--- START SELECTED EXTRACT ---
The document entitled “Ireland Memorandum of Understanding on Specific Economic Policy Conditionality” is one of the seminal documents relating to the bailout agreement between the Irish Government and the Troika. It is dated 8 December 2010 and identifies the areas of the Irish economy targeted for reform by the Irish Government as well as providing the timetable for such reforms. As such the document provides one of the means by which progress is measured by the Troika each quarter to ensure that the Irish Government is keeping to its side of the agreement for the bailout. Item 3 of the Memorandum is called “Structural Reform” and is listed as one of the “Actions for the first review (actions to be completed by the end of Q1-2011)”. Because it touches upon one of the few areas in Irish industrial relations in which the Trade Union movement continues to have a direct influence what it says provides an important insight into the political and economic thinking behind the Irish bailout and the direction which a fulfilment of those bailout terms will take the movement in Ireland. Unsurprisingly, what the IMF, the EU, the ECB and the Irish Government have come up with in terms of this agreement displays a consistent viewpoint in which the Trade Union movement continues to be marginalised. This is an unavoidable implication of Item 3 where it states:
“To facilitate adjustment in the labour market
We have here the “Memorandum of Understanding” addressing the twin expressions of the minimum wage insofar as that issue has historically manifested itself in Ireland. It counterposes the concept of a centrally established minimum wage with what it calls “the presence of sectoral minimum wages in addition to the national minimum wage” and sees the former as a distorting influence upon the latter.
The concept of the minimum wage is increasingly viewed in the EU according to its British definition – in other words, as a National Minimum Wage. Under the terms by which the British National Minimum Wage mechanism operates governments have the sole responsibility for setting a wage rate which is applied nationally and that rate is designed to apply to all sectors of the economy irrespective of the variations in labour costs in any particular sector or the variation in the cost of living in different regions. Insofar as the British Trade Union movement has any function in the thing it is restricted to that of lobbying on the rate at which the minimum wage should be set and has long accepted and advanced the case that a universally set and applied National Minimum Wage is the best way of protecting vulnerable workers, and further, that the government should be the ultimate and sole arbiter of that National Minimum Wage.
If recent legal and political developments are anything to go by this is also becoming the case with regards to the Irish situation. The legal thinking on the subject was revealed in the High Court judgment of 7 July 2011 which Mr. Justice Feeney delivered in the case against the “Catering Joint Labour Committee, the Labour Court, Ireland and the Attorney General.” The implications of that judgment will be gone into later, but for the moment and for the sake of clarifying the issues concerned we need to concentrate upon the distinction between the national minimum wage and what has been called “sectoral minimum wages” in the Memorandum of Understanding.
--- END SELECTED EXTRACT ---
--- START STORED RECORDS ---
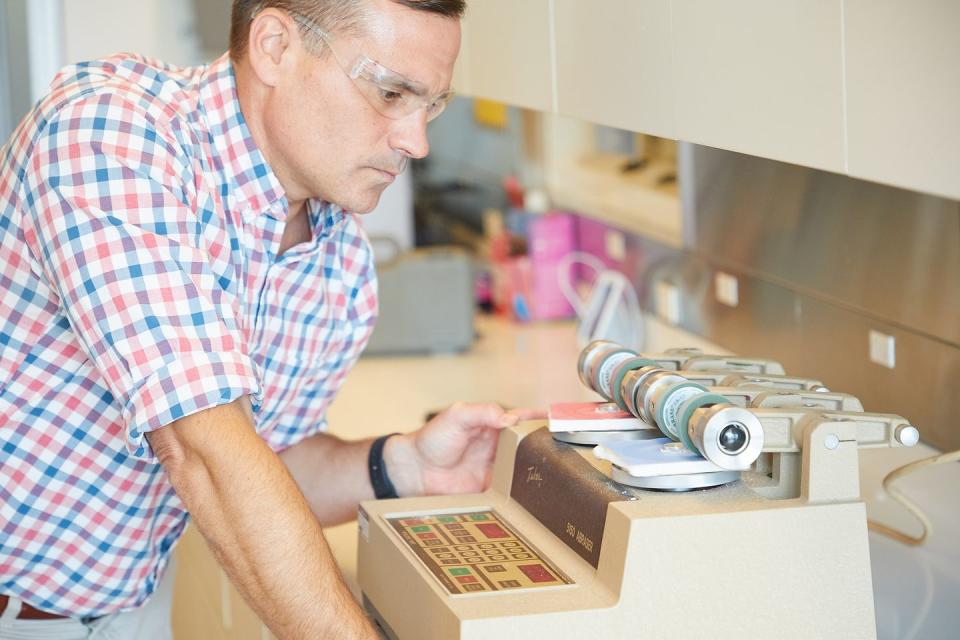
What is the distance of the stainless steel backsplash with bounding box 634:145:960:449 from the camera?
1.69 m

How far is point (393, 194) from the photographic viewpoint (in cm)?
333

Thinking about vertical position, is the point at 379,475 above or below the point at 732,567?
below

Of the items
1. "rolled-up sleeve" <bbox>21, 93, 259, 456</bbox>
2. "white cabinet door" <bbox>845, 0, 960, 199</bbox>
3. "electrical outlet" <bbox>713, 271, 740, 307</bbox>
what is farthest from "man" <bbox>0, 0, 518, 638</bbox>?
"electrical outlet" <bbox>713, 271, 740, 307</bbox>

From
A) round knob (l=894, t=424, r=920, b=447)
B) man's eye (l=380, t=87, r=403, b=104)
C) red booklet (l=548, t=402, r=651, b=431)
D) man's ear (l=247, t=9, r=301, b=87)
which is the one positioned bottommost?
red booklet (l=548, t=402, r=651, b=431)

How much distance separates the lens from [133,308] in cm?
110

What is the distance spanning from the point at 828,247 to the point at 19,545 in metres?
1.26

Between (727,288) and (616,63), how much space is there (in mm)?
982

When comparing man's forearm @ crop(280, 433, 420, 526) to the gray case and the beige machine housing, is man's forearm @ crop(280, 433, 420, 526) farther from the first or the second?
the gray case

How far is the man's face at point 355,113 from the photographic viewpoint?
1230 millimetres

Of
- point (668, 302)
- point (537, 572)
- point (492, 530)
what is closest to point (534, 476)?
point (492, 530)

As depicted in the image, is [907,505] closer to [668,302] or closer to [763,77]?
[763,77]

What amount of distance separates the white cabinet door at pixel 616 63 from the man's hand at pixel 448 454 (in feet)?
1.28

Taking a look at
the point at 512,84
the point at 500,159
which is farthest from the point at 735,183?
the point at 500,159

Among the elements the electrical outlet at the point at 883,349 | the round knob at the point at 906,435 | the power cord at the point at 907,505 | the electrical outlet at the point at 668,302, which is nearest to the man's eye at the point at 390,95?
the round knob at the point at 906,435
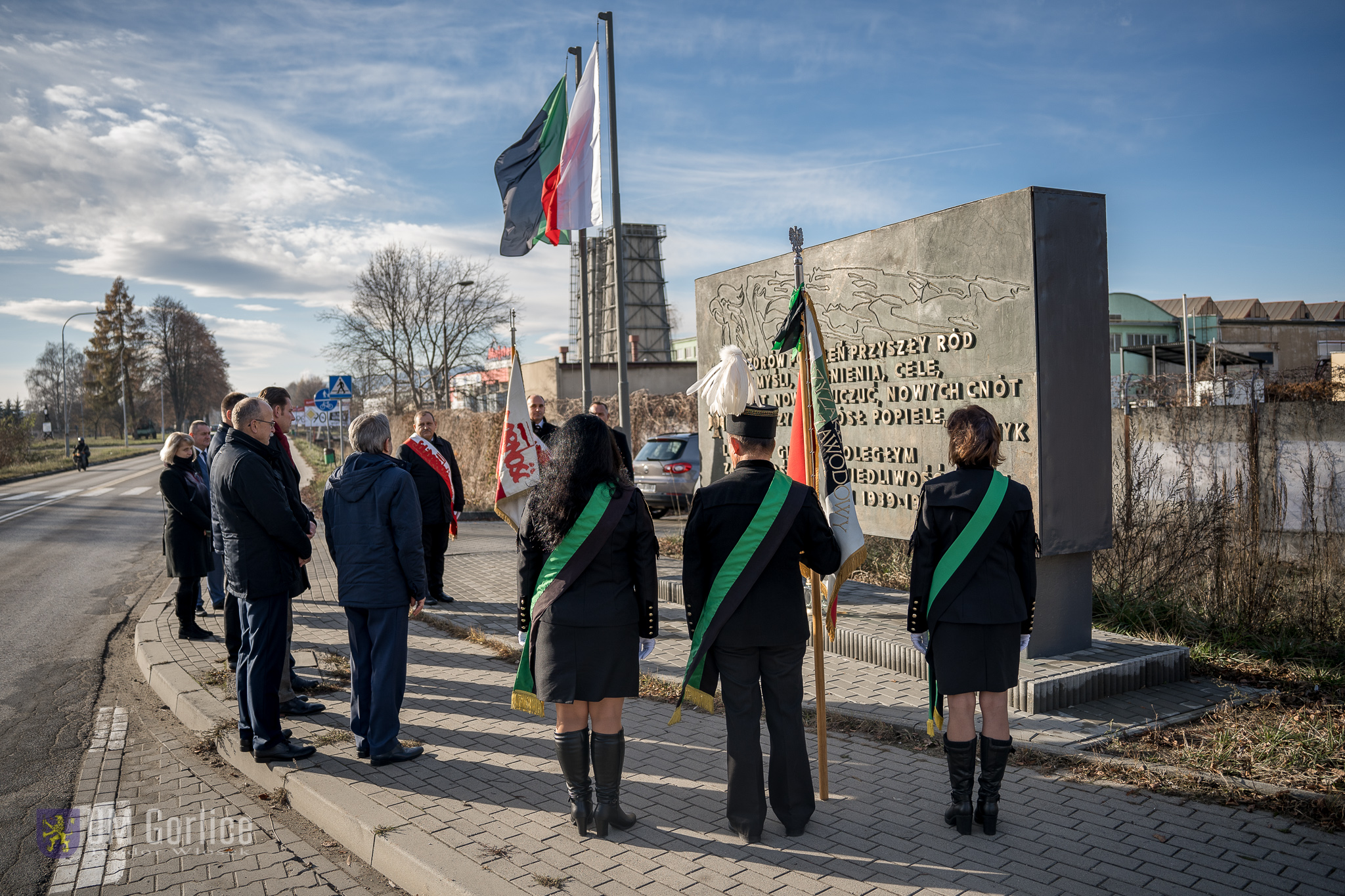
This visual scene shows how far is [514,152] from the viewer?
12375mm

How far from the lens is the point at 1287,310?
6556cm

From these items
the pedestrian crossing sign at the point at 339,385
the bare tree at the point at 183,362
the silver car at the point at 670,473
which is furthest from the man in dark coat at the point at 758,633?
the bare tree at the point at 183,362

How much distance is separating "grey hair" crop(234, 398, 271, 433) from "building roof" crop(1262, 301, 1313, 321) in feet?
243

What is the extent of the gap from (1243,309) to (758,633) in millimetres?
74016

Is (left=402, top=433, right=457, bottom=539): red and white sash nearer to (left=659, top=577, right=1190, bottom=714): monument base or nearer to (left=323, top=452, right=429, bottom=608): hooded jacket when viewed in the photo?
(left=323, top=452, right=429, bottom=608): hooded jacket

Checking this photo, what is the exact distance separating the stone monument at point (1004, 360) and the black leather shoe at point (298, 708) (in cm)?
443

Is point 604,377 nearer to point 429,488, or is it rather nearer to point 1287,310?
point 429,488

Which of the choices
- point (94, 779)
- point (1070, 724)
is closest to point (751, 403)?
point (1070, 724)

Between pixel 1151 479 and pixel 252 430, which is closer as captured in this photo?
pixel 252 430

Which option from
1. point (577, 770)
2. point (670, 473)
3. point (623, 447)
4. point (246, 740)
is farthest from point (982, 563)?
point (670, 473)

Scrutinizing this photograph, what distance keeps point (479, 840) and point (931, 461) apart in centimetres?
434

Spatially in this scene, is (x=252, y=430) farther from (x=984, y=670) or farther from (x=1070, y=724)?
(x=1070, y=724)

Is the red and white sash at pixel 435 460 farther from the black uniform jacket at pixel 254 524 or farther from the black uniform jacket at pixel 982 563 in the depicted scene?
the black uniform jacket at pixel 982 563

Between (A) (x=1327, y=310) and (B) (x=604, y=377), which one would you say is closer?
(B) (x=604, y=377)
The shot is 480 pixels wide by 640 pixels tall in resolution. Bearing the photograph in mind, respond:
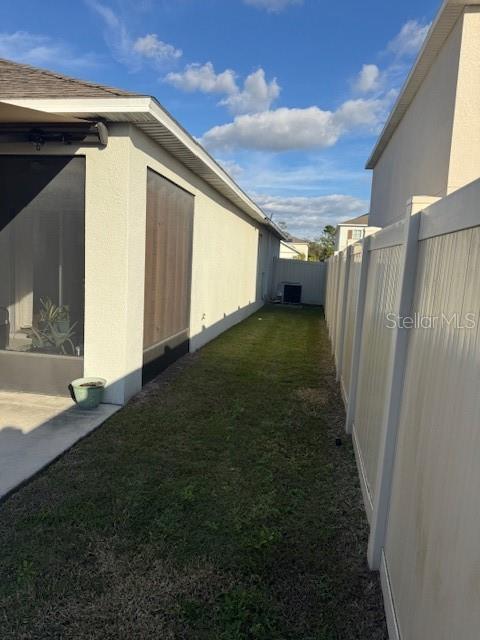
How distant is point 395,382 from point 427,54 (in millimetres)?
8251

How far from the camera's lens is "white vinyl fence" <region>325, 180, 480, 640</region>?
124 centimetres

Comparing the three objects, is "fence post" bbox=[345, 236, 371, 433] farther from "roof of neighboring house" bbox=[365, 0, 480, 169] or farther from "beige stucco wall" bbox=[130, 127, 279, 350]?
"roof of neighboring house" bbox=[365, 0, 480, 169]

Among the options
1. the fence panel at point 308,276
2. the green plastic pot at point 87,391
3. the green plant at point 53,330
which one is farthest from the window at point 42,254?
the fence panel at point 308,276

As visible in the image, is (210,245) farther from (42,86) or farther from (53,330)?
(42,86)

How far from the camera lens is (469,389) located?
1.28 metres

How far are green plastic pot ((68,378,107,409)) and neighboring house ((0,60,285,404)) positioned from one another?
0.17 m

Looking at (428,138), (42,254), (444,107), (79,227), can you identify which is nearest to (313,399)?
(79,227)

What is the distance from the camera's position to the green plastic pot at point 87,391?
5059 mm

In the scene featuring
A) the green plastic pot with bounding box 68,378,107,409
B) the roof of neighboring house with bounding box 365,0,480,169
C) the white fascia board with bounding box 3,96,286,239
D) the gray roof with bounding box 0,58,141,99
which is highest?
the roof of neighboring house with bounding box 365,0,480,169

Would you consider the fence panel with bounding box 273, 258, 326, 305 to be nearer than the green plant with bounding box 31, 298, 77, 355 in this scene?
No

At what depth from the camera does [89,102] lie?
457cm

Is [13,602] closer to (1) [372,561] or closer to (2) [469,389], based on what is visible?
(1) [372,561]

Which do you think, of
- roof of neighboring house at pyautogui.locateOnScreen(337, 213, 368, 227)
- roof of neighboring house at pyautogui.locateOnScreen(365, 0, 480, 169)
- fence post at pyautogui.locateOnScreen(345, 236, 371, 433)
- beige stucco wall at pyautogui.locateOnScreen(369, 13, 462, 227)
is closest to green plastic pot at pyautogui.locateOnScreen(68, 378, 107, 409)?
fence post at pyautogui.locateOnScreen(345, 236, 371, 433)

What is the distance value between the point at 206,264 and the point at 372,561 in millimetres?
7212
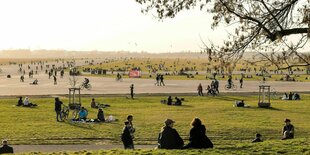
--- END STORED RECORDS ---
[OBJECTIVES]
#1 Check each statement against the passage on the Irish bailout memorandum. For each, answer yes or no and quote the deciding words from the passage.
(a) The Memorandum of Understanding is dated 8 December 2010.
(b) Under the British National Minimum Wage mechanism, trade unions set the wage rate.
(c) Mr. Justice Feeney delivered the High Court judgment of 7 July 2011.
#2 In the records, transcribe the stretch from the line containing "How far are" through the end of the records, and leave out the pictures.

[FULL ANSWERS]
#1
(a) Yes: "It is dated 8 December 2010"
(b) No: "governments have the sole responsibility for setting a wage rate which is applied nationally"
(c) Yes: "the High Court judgment of 7 July 2011 which Mr. Justice Feeney delivered"

#2
How far are green plastic pot ((68,378,107,409)) and neighboring house ((0,60,285,404)) positioned from one another?
0.17 m

Looking at (428,138), (42,254), (444,107), (79,227), can you identify which is nearest to (313,399)?
(79,227)

What is the distance from the camera's position to the green plastic pot at point 87,391?
5059 mm

In the scene featuring
A) the green plastic pot with bounding box 68,378,107,409
B) the roof of neighboring house with bounding box 365,0,480,169
C) the white fascia board with bounding box 3,96,286,239
D) the gray roof with bounding box 0,58,141,99
which is highest?
the roof of neighboring house with bounding box 365,0,480,169

Would you consider the fence panel with bounding box 273, 258, 326, 305 to be nearer than the green plant with bounding box 31, 298, 77, 355 in this scene?
No

At what depth from the camera does [89,102] lie?
457cm

Is [13,602] closer to (1) [372,561] or closer to (2) [469,389], based on what is visible?
(1) [372,561]

Which do you think, of
- roof of neighboring house at pyautogui.locateOnScreen(337, 213, 368, 227)
- roof of neighboring house at pyautogui.locateOnScreen(365, 0, 480, 169)
- fence post at pyautogui.locateOnScreen(345, 236, 371, 433)
- beige stucco wall at pyautogui.locateOnScreen(369, 13, 462, 227)
is closest to green plastic pot at pyautogui.locateOnScreen(68, 378, 107, 409)?
fence post at pyautogui.locateOnScreen(345, 236, 371, 433)

What is the distance value between the point at 206,264 and the point at 372,561 in millimetres?
7212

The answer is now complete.